* START Source data *

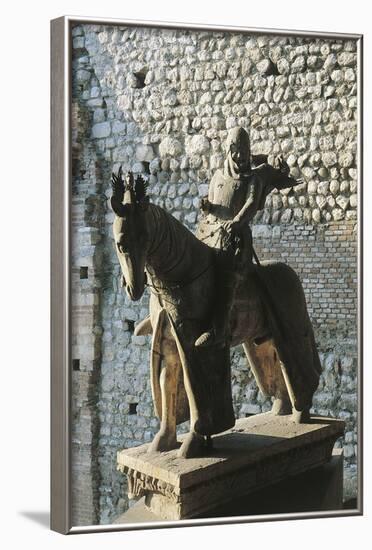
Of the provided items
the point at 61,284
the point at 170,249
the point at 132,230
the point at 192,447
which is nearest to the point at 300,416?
the point at 192,447

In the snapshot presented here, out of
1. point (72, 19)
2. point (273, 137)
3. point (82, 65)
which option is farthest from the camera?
point (273, 137)

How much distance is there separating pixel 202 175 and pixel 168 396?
2.22m

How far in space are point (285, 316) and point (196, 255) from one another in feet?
2.92

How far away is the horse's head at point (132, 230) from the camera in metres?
5.44

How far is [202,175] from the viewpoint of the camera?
7805 millimetres

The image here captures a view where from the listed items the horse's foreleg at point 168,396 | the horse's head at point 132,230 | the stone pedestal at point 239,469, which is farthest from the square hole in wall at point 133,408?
the horse's head at point 132,230

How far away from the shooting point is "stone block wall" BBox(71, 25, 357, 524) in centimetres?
724

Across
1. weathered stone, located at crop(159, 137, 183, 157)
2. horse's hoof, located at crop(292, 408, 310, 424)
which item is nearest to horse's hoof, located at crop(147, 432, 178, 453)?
horse's hoof, located at crop(292, 408, 310, 424)

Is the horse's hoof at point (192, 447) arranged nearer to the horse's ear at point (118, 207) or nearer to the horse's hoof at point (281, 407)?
the horse's hoof at point (281, 407)

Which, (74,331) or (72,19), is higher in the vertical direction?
(72,19)

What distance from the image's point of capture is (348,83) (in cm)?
739

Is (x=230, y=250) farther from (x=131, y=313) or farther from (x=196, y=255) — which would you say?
(x=131, y=313)

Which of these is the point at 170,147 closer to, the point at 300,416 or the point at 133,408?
the point at 133,408

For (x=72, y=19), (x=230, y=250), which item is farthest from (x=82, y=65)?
(x=230, y=250)
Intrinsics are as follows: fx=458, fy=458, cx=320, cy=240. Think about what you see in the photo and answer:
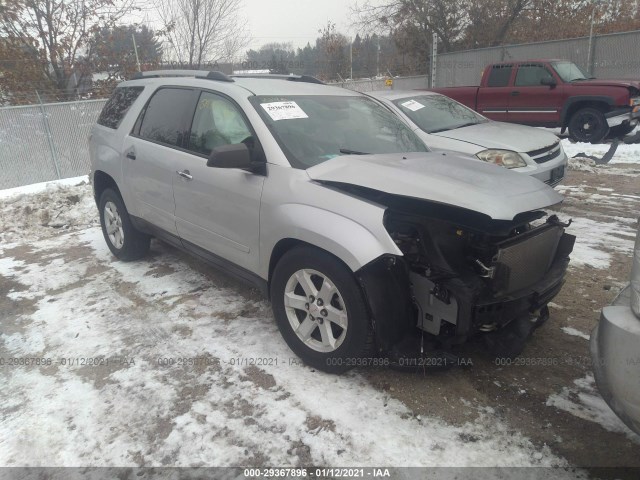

* END Source data *

### Task prompt
Rewrite all of the entries above with every instance of "the camera" changed to "the lens" and nothing else altered. Leave out the pictures.

### Solution for this task
Of the provided items
the point at 61,284
the point at 170,249
the point at 132,230
the point at 192,447
which is nearest to the point at 300,416?
the point at 192,447

In the snapshot presented here, out of
1. point (72, 19)
2. point (273, 137)
3. point (82, 65)
which option is farthest from the lens?
point (273, 137)

How much distance is there separating pixel 202 175 and pixel 168 396?
2.22m

How far in space are point (285, 316) and point (196, 255) from one another in feet?
2.92

How far away is the horse's head at point (132, 230) from the lens in metres?
5.44

How far is [202,175] from the viewpoint of the lens?
7805 millimetres

The image here captures a view where from the listed items the horse's foreleg at point 168,396 | the horse's head at point 132,230 | the stone pedestal at point 239,469, which is farthest from the square hole in wall at point 133,408?
the horse's head at point 132,230

How far away from the shooting point is "stone block wall" BBox(71, 25, 357, 524) in centimetres?
724

Across
1. weathered stone, located at crop(159, 137, 183, 157)
2. horse's hoof, located at crop(292, 408, 310, 424)
which item is nearest to horse's hoof, located at crop(147, 432, 178, 453)?
horse's hoof, located at crop(292, 408, 310, 424)

Is the horse's hoof at point (192, 447) arranged nearer to the horse's ear at point (118, 207) or nearer to the horse's hoof at point (281, 407)?
the horse's hoof at point (281, 407)

Which, (74,331) or (72,19), is higher in the vertical direction?
(72,19)

What distance from the image's point of capture is (348,83) (in cm)?
739

Is (x=230, y=250) farther from (x=131, y=313) or farther from (x=196, y=255) — which would you say?
(x=131, y=313)

Which of these is the point at 170,147 closer to, the point at 300,416 or the point at 133,408?
the point at 133,408

For (x=72, y=19), (x=230, y=250), which item is farthest from (x=82, y=65)?
(x=230, y=250)
Intrinsics are as follows: fx=458, fy=458, cx=320, cy=240. Think about what you see in the photo and answer:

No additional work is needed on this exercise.